**Textauszug**:
Die Printmedien als TV-Nachlese  

Die Problematik dieser Regiearbeit liegt auf der Hand: Dem BBC-Korrespondenten Angus Robertson waren die TV-Diskussionen schlichtwegs "zu destruktiv sowie ohne positive Perspektive für Österreich". Was Robertson mit britischen understatement formuliert, beschreibt präzise die demokratiepolitische Malaise: Wenn Wahlentscheidungen zunehmend irrational getroffen werden, haben emotional wirkende Medien wie das Fernsehen naturgemäß das größte Wirkungspotential.

Dabei wird ein circulus vitiosus in Gang gesetzt, der die anti-aufklärerische Wirkung des Bildschirmes verstärkt - wie Christoph Chorherr zu Recht festgestellt hat. Und wer dem Quotenspektakel das Prädikat "demokratiepolitisch wertvoll" verleiht (wie es der ORF nimmermüde getan hat), leugnet den Grundcharakter des eigenen Mediums. Das gilt insbesondere für die Rechtfertigungsversuche von Rudolf Nagiller, der die Konfrontationen der Parteikandidaten als "Politik direkt - ohne journalistischen Filter" darzustellen versuchte.

**Ziel der Übung**: Schreibe den obigen Text über die Printmedien als TV-Nachlese vollständig und wortgetreu ab.

**Rohdaten**:
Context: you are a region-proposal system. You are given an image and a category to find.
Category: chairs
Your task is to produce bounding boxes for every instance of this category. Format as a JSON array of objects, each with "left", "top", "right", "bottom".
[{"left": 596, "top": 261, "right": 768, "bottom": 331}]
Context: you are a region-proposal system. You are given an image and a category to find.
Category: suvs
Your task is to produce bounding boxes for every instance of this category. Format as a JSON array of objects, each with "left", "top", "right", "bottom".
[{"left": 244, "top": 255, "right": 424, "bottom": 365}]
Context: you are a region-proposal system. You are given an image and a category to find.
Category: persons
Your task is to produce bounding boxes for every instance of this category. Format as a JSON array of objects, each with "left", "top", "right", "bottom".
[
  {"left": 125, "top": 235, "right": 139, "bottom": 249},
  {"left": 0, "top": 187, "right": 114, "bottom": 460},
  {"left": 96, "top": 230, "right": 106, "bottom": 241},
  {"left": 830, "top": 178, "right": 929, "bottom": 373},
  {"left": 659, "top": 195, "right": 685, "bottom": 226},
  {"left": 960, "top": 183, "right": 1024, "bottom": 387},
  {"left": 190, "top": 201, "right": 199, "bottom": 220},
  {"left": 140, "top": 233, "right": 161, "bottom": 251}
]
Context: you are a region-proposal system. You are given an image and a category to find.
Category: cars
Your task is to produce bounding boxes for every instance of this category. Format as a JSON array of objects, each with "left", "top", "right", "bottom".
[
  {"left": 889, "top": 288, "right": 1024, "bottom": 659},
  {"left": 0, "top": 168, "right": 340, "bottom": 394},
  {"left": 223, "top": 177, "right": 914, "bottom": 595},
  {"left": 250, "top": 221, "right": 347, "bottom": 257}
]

**Gelöste Aufgabe**:
Die Printmedien als TV-Nachlese  

Die Problematik dieser Regiearbeit liegt auf der Hand: Dem BBC-Korrespondenten Angus Robertson waren die TV-Diskussionen schlichtwegs "zu destruktiv sowie ohne positive Perspektive für Österreich". Was Robertson mit britischen understatement formuliert, beschreibt präzise die demokratiepolitische Malaise: Wenn Wahlentscheidungen zunehmend irrational getroffen werden, haben emotional wirkende Medien wie das Fernsehen naturgemäß das größte Wirkungspotential.

Dabei wird ein circulus vitiosus in Gang gesetzt, der die anti-aufklärerische Wirkung des Bildschirmes verstärkt - wie Christoph Chorherr zu Recht festgestellt hat. Und wer dem Quotenspektakel das Prädikat "demokratiepolitisch wertvoll" verleiht (wie es der ORF nimmermüde getan hat), leugnet den Grundcharakter des eigenen Mediums. Das gilt insbesondere für die Rechtfertigungsversuche von Rudolf Nagiller, der die Konfrontationen der Parteikandidaten als "Politik direkt - ohne journalistischen Filter" darzustellen versuchte.